Op deze dag in 1797, toevallig ook National Hat Day, werd een Engelse fourniturenverkoper genaamd John Hetherington door de burgemeester in hechtenis genomen wegens verstoring van de orde en het veroorzaken van oproer. Het oproer werd veroorzaakt door Hetherington’s hoofddeksel, dat de eerste in zijn soort was: een hoge hoed gemaakt van bever en bedekt met zwarte zijde.
Verder werd gezegd dat de hoed “een hoge constructie was met een glanzende glans en berekend om schuchtere mensen angst aan te jagen.” Toen Hetherington de straat op ging om zijn nieuwe ontwerp te showen, zouden vrouwen zijn flauwgevallen, honden hebben geblaft en kinderen hebben geschreeuwd. De fourniturenverkoper betaalde een borgsom van 500 pond voor zijn aanklacht, maar hield vol dat hij geen wetten had overtreden. Volgens Hetherington oefende hij “het recht uit om te verschijnen met een hoofdtooi naar eigen ontwerp – een recht dat geen Engelsman wordt ontzegd.”
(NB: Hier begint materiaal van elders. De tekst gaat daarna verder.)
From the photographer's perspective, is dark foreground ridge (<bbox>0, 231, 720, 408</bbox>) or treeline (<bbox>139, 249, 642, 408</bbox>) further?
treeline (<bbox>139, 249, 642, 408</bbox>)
Hoewel de eerste hoge hoed zeker opschudding veroorzaakte, werd de stijl pas halverwege de 19e eeuw wijdverbreid, toen prins Albert er een begon te dragen. Het werd toen de standaard formele hoed voor mannen, vooral onder de hogere klasse. Uiteindelijk raakte het hoofddeksel uit de gratie toen de mode in de 20e eeuw meer ontspannen en informeel werd.
Over de jaren heen, is de hoge hoed in de popcultuur verankerd geraakt door opmerkelijke figuren en onderhoudende stijlfiguren. Van Abraham Lincoln’s kachelpijp hoed tot Fred Astaire’s top en staarten in de film Top Hat uit 1935, het accessoire wordt herinnerd als onderdeel van de handtekening van beide mannen looks. En dan is er natuurlijk Marlene Dietrich die in haar eerste Hollywood-film verschijnt met hoge hoed en smoking, en die de stijl ook verwerkte in haar cabaretvoorstellingen later in haar carrière.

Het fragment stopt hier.